Instructions for the task – Retype each of the rows below exactly, keeping every character unchanged.

▬▬▬▬▬▬▬▬▬▬

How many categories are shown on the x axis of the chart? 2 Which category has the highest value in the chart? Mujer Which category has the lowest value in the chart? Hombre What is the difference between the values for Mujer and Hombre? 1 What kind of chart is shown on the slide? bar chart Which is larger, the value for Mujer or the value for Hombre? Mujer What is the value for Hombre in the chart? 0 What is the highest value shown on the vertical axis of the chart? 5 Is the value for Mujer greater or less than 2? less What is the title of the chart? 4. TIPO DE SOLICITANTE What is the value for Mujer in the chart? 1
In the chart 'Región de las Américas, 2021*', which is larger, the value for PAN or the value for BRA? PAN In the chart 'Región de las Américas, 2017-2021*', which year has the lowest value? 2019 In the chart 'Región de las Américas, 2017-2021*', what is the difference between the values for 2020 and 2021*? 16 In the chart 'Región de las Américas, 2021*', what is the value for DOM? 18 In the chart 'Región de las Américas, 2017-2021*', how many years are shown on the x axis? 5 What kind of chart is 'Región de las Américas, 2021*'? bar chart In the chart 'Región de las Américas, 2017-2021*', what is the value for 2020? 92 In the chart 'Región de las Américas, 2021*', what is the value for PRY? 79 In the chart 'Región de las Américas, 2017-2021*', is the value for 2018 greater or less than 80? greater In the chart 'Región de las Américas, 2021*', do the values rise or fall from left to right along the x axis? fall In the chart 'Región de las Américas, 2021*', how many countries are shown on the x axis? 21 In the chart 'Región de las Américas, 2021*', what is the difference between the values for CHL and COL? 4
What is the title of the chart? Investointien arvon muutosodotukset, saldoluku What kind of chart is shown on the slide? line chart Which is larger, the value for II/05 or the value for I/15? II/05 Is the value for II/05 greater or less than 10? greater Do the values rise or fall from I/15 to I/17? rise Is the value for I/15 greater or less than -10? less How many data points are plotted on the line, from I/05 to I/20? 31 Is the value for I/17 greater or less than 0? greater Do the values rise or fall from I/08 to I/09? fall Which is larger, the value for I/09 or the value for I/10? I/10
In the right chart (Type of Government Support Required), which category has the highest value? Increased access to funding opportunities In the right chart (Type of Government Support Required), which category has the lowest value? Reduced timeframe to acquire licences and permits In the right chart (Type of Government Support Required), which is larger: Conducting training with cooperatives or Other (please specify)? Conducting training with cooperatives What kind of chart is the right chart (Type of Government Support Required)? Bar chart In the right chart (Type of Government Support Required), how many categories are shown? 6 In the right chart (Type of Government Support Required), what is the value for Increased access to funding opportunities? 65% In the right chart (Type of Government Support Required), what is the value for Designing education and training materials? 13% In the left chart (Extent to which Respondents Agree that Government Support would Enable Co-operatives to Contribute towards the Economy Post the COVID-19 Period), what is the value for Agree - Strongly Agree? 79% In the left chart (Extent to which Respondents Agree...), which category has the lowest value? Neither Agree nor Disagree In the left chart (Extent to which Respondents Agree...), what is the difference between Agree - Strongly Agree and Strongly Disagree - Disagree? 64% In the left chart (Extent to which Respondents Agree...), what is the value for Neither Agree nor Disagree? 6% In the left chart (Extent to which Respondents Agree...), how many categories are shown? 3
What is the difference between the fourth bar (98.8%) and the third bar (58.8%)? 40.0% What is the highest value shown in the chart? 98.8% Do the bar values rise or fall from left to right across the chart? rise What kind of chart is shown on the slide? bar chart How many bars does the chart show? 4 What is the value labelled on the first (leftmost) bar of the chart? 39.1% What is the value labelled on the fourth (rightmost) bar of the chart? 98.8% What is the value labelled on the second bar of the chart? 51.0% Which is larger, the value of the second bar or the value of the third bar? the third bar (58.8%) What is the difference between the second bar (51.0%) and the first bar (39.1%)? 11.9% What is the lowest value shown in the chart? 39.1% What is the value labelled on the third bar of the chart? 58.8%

▬▬▬▬▬▬▬▬▬▬

Output for this exercise –
How many categories are shown on the x axis of the chart? 2 Which category has the highest value in the chart? Mujer Which category has the lowest value in the chart? Hombre What is the difference between the values for Mujer and Hombre? 1 What kind of chart is shown on the slide? bar chart Which is larger, the value for Mujer or the value for Hombre? Mujer What is the value for Hombre in the chart? 0 What is the highest value shown on the vertical axis of the chart? 5 Is the value for Mujer greater or less than 2? less What is the title of the chart? 4. TIPO DE SOLICITANTE What is the value for Mujer in the chart? 1
In the chart 'Región de las Américas, 2021*', which is larger, the value for PAN or the value for BRA? PAN In the chart 'Región de las Américas, 2017-2021*', which year has the lowest value? 2019 In the chart 'Región de las Américas, 2017-2021*', what is the difference between the values for 2020 and 2021*? 16 In the chart 'Región de las Américas, 2021*', what is the value for DOM? 18 In the chart 'Región de las Américas, 2017-2021*', how many years are shown on the x axis? 5 What kind of chart is 'Región de las Américas, 2021*'? bar chart In the chart 'Región de las Américas, 2017-2021*', what is the value for 2020? 92 In the chart 'Región de las Américas, 2021*', what is the value for PRY? 79 In the chart 'Región de las Américas, 2017-2021*', is the value for 2018 greater or less than 80? greater In the chart 'Región de las Américas, 2021*', do the values rise or fall from left to right along the x axis? fall In the chart 'Región de las Américas, 2021*', how many countries are shown on the x axis? 21 In the chart 'Región de las Américas, 2021*', what is the difference between the values for CHL and COL? 4
What is the title of the chart? Investointien arvon muutosodotukset, saldoluku What kind of chart is shown on the slide? line chart Which is larger, the value for II/05 or the value for I/15? II/05 Is the value for II/05 greater or less than 10? greater Do the values rise or fall from I/15 to I/17? rise Is the value for I/15 greater or less than -10? less How many data points are plotted on the line, from I/05 to I/20? 31 Is the value for I/17 greater or less than 0? greater Do the values rise or fall from I/08 to I/09? fall Which is larger, the value for I/09 or the value for I/10? I/10
In the right chart (Type of Government Support Required), which category has the highest value? Increased access to funding opportunities In the right chart (Type of Government Support Required), which category has the lowest value? Reduced timeframe to acquire licences and permits In the right chart (Type of Government Support Required), which is larger: Conducting training with cooperatives or Other (please specify)? Conducting training with cooperatives What kind of chart is the right chart (Type of Government Support Required)? Bar chart In the right chart (Type of Government Support Required), how many categories are shown? 6 In the right chart (Type of Government Support Required), what is the value for Increased access to funding opportunities? 65% In the right chart (Type of Government Support Required), what is the value for Designing education and training materials? 13% In the left chart (Extent to which Respondents Agree that Government Support would Enable Co-operatives to Contribute towards the Economy Post the COVID-19 Period), what is the value for Agree - Strongly Agree? 79% In the left chart (Extent to which Respondents Agree...), which category has the lowest value? Neither Agree nor Disagree In the left chart (Extent to which Respondents Agree...), what is the difference between Agree - Strongly Agree and Strongly Disagree - Disagree? 64% In the left chart (Extent to which Respondents Agree...), what is the value for Neither Agree nor Disagree? 6% In the left chart (Extent to which Respondents Agree...), how many categories are shown? 3
What is the difference between the fourth bar (98.8%) and the third bar (58.8%)? 40.0% What is the highest value shown in the chart? 98.8% Do the bar values rise or fall from left to right across the chart? rise What kind of chart is shown on the slide? bar chart How many bars does the chart show? 4 What is the value labelled on the first (leftmost) bar of the chart? 39.1% What is the value labelled on the fourth (rightmost) bar of the chart? 98.8% What is the value labelled on the second bar of the chart? 51.0% Which is larger, the value of the second bar or the value of the third bar? the third bar (58.8%) What is the difference between the second bar (51.0%) and the first bar (39.1%)? 11.9% What is the lowest value shown in the chart? 39.1% What is the value labelled on the third bar of the chart? 58.8%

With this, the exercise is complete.